Update : 25 Jan 2016, 06:01 PM

In the 2000s, when I used to watch Donald Trump as the no-crap-taking business magnate in The Apprentice, I couldn’t help but like him both as a business person and a television personality. I barely noticed his political agenda, if there was one running through the show at all, and didn’t even give a second glance to the bird-like wig that rested ever-so-peacefully on his head.

As far as reality TV went, he seemed alright.

Imagine my surprise when he rears his now ugly head to run for president of the United States, seeking the Republican ticket. I was surprised, but not exactly apprehensive. I mean, this guy was in Hollywood, after all. And that place is filled with left-wing nutters and Jews, right? Surely, if there is anyone to be ticked off by his running, must be the right-wing, glue-sniffing conservatives?

Obviously not. Forgive me for not being in the loop when it comes to Trump’s political and ideological shifts (once, many moons ago, he had supported Clinton over Bush), but this is where we stand.

Trump arrived at the scene like a professional wrestler, like a villain out of one of WWE’s staged storylines -- what they in the industry refer to as a heel. He came out loud, pompous, and obnoxious, talking trash, being loud, making obscene gestures, and flailing around on the podium in general, happy to finally have a mic with a world-wide audience.

Trump was a caricature in real life: Grotesque, almost obscene. His rhetoric reeked of ignorance and bigotry; his actions of stupidity. Like the uninvited joker at a posh West End after-show party, he made, what seemed at the time, the most gravest of errors: He made a fool of himself.

And the rest of the world pointed and laughed. The world that matters to us anyway. They whispered in the dark, they wrote about how ridiculous his antics were. They posted on social media and made fun of his toupeé, they condemned his “obviously” and “indubitably” incorrect views on immigration, on abortion, on Muslims, on everything in general.

And when Sarah Palin came out to endorse Trump, it was like the blind leading the blind. If there was one person who could cement Trump’s position as an utter “idiot,” it was Palin. Her endorsement speech received further ridicule, further mockery. Hosts like Stephen Colbert and Trevor Noah came out with impersonations ridiculing this already ridiculous duo of dunces.

Seriously, this guy? When pigs fly.

As it currently stands, Trump is leading the polls for the Republican nomination with a sweet 34% chunk of the votes. His nearest competitor, Ted Cruz, is significantly behind, hovering somewhere around 18%. And that is no fluke, and certainly no accident.

Suffice it to say, most of us, when Trump came out in all his glory, did not for a second think that there was even the slightest possibility that this man could one day be the next president of the most powerful country in the world. Not me, anyhow. This barely concealed, congealing blob of a man? We thought not.

We underestimated Trump’s temerity and, perhaps, overestimated the American populace’s (and especially the Republicans’) ability to stick to the status quo. A mouth-breathing, openly racist billionaire? Couldn’t dream of it, wouldn’t even consider it.

- [Stated problem A]:
Decide whether each statement agrees with the column about Donald Trump's run for president, answering yes or no and quoting the deciding words: (i) Trump once supported Clinton over Bush; (ii) Ted Cruz leads the polls for the Republican nomination with about 34%; (iii) Stephen Colbert and Trevor Noah did impersonations mocking Trump and Palin.
- [Stated problem B]:
Carry on the column about Donald Trump's run for president from its last sentence, keeping the same voice.

- [Records]:
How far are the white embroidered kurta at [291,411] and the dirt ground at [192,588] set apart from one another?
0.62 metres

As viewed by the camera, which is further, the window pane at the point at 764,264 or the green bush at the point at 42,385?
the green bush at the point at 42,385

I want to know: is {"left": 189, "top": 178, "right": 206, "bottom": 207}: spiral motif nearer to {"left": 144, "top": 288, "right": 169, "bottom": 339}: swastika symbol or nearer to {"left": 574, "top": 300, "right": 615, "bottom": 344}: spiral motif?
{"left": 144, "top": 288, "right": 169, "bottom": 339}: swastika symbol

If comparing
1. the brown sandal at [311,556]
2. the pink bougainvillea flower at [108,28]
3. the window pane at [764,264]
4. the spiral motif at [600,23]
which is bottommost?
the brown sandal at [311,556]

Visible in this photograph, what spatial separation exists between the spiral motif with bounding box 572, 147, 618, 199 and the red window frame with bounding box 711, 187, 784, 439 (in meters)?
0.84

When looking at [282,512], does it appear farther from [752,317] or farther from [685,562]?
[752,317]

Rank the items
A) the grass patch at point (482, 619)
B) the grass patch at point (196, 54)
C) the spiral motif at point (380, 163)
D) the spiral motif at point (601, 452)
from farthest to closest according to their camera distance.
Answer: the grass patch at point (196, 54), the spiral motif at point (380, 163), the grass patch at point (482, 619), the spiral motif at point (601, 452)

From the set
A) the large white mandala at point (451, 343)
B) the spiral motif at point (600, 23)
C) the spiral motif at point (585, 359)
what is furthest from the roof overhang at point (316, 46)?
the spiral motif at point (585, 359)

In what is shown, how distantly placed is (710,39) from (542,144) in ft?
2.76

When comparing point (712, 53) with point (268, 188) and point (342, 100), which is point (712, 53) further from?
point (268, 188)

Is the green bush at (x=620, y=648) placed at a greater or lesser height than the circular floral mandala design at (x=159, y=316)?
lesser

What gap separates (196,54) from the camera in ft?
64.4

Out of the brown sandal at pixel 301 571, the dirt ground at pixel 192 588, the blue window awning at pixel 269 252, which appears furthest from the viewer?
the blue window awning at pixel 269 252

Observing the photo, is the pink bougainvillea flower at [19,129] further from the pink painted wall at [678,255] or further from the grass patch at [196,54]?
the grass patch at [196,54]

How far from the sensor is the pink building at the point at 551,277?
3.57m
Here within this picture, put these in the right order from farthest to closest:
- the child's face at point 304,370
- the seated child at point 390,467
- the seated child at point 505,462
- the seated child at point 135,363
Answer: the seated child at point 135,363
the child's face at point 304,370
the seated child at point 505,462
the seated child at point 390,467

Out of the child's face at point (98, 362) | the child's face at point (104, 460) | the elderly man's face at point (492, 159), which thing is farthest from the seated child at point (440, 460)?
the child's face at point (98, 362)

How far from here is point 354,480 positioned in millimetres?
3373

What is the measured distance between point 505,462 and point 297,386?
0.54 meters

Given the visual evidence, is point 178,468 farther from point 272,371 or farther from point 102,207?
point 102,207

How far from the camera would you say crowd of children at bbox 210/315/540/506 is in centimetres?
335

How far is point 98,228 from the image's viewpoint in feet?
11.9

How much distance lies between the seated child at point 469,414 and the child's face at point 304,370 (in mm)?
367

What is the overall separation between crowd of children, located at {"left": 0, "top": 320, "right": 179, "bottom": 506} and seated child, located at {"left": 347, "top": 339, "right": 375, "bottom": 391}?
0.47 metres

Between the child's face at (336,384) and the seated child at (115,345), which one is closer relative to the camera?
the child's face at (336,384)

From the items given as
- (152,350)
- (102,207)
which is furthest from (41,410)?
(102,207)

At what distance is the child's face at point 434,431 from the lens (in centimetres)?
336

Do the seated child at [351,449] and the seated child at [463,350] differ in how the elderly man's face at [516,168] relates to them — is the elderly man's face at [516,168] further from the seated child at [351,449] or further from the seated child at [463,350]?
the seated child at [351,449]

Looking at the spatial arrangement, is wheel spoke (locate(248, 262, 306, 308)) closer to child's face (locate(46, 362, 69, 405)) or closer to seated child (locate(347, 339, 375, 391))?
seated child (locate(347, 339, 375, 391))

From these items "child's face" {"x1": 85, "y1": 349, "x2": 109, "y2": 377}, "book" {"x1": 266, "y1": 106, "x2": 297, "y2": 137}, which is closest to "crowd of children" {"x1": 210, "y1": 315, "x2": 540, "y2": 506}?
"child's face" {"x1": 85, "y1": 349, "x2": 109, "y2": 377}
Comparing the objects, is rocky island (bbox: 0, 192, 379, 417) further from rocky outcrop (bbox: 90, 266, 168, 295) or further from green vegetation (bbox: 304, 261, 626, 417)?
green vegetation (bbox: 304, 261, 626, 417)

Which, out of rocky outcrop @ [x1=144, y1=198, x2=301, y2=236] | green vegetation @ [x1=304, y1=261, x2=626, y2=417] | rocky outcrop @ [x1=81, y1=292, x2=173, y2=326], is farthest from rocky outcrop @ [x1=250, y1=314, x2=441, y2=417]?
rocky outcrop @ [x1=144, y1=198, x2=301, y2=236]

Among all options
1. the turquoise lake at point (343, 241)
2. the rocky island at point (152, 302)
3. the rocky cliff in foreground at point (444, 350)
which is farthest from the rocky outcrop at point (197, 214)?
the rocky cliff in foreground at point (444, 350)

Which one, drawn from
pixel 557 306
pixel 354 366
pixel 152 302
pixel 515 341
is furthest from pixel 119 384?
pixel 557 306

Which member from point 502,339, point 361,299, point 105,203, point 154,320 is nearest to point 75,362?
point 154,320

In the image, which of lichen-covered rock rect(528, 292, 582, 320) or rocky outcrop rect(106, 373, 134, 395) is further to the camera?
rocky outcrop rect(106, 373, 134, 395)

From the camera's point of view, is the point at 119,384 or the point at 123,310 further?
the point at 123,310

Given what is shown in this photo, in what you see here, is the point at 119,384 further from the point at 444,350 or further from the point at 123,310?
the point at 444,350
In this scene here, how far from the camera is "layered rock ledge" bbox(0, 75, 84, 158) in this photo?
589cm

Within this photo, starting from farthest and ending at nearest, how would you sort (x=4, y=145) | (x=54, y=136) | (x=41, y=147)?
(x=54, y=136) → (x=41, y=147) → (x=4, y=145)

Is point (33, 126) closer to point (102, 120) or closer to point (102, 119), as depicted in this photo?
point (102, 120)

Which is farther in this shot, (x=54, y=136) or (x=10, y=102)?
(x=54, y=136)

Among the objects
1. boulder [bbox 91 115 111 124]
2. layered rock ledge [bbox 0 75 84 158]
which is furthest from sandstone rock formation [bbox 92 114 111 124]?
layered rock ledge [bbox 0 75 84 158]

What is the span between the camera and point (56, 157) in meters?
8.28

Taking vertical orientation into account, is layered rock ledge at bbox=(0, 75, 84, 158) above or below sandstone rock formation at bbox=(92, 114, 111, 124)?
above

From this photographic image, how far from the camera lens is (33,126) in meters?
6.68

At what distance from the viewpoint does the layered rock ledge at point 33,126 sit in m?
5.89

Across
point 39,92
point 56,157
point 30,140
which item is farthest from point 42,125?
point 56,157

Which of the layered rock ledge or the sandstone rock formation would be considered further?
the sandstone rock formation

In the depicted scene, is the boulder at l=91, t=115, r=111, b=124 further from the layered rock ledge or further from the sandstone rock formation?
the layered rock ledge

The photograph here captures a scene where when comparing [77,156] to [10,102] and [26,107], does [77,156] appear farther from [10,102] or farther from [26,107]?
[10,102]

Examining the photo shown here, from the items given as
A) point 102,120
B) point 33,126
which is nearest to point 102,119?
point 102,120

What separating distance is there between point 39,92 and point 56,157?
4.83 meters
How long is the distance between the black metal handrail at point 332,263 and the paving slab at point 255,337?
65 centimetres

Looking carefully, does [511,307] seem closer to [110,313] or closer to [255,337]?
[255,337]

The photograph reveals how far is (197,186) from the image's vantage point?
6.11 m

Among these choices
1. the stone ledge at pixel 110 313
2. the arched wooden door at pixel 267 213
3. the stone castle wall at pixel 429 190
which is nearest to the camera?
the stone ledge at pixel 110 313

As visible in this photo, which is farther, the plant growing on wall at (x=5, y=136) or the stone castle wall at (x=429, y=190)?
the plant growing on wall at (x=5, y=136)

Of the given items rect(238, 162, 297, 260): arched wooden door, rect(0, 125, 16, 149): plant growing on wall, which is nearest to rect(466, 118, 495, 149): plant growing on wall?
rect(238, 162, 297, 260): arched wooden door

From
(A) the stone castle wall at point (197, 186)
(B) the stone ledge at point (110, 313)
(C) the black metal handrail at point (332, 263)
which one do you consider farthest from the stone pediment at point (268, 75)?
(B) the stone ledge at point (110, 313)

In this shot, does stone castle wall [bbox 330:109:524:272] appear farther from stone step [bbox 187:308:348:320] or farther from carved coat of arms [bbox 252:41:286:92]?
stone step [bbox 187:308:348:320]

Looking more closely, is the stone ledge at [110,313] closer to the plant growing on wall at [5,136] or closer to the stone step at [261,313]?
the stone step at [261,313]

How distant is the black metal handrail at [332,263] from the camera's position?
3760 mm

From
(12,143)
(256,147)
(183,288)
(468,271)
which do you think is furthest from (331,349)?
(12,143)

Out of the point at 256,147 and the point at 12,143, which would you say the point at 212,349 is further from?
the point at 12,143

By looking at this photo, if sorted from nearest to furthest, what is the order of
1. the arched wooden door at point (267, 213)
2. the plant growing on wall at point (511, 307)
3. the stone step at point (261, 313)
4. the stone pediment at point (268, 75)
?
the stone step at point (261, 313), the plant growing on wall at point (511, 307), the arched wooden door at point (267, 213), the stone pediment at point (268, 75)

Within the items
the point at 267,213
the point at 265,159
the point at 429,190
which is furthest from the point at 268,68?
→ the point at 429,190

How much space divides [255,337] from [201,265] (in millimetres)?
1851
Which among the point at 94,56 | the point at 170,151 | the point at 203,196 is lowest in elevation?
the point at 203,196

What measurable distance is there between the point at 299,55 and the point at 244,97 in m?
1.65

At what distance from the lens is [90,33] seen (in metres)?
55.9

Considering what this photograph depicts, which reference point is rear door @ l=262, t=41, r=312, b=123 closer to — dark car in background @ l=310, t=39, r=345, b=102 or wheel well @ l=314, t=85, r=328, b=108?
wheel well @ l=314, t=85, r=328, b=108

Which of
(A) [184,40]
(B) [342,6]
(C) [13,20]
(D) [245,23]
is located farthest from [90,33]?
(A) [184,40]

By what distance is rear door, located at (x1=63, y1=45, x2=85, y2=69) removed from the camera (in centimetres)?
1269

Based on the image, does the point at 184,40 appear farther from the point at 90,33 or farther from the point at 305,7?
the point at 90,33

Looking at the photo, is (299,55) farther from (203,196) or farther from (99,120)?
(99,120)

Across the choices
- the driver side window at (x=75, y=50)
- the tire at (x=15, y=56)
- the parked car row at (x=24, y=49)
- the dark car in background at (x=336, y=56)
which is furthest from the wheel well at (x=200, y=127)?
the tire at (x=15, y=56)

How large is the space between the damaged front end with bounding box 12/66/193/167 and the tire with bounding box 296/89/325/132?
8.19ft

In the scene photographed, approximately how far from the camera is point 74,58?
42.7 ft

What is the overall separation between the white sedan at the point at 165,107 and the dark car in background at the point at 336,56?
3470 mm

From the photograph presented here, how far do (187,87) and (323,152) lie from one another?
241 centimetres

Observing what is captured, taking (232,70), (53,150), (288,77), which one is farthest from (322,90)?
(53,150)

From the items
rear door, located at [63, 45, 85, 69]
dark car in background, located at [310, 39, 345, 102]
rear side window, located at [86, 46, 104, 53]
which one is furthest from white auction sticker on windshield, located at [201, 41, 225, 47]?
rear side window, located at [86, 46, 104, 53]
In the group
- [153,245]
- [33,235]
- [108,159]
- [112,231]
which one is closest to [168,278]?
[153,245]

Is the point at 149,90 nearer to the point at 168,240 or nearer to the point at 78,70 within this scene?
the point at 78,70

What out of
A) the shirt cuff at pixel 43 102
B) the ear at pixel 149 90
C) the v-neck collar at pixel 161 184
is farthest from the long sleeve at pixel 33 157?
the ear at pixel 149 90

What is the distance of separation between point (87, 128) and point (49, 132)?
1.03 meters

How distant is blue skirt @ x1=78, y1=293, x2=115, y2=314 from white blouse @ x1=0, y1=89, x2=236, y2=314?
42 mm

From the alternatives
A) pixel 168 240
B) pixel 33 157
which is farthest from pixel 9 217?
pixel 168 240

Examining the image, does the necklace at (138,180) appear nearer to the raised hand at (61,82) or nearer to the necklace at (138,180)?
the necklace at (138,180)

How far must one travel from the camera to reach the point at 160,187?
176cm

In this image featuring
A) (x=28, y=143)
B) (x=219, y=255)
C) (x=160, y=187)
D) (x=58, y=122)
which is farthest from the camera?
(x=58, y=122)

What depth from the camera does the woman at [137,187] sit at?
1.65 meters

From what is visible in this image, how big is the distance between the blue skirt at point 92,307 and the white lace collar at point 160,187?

- [Exercise answer A]:
(i) Yes: "once, many moons ago, he had supported Clinton over Bush"
(ii) No: "Trump is leading the polls for the Republican nomination with a sweet 34% chunk of the votes. His nearest competitor, Ted Cruz, is significantly behind, hovering somewhere around 18%."
(iii) Yes: "Hosts like Stephen Colbert and Trevor Noah came out with impersonations ridiculing this already ridiculous duo of dunces."

- [Exercise answer B]:
That is not to say that the supporters of Trumpistan should be underestimated. To put all of the Trump eggs in one, solitary, stupid basket would be a mistake. There’s a reason that Trump’s “tell-it-like-it-is” method works.

Since left-wing rhetoric has taken over most of the media and almost all of American college campuses, it doesn’t seem completely unlikely for one to suppose how a festering bitterness has ballooned into a support for a lunatic. One presumes Trump himself is very much like his supporters: Angry, frustrated, and tired of listening to “politically correct” talk-show hosts discussing issues as if Muslims and Mexicans were not out there to bomb the next high-rise and rape the next white woman, respectively.

It would be foolish of anyone to dismiss these hordes of enraged “white trash,” as some of us may wish to term them. Treating these people with righteous anger and condescension does nothing to solve the problem of these presumably “privileged, white people” feeling both oppressed and disenfranchised.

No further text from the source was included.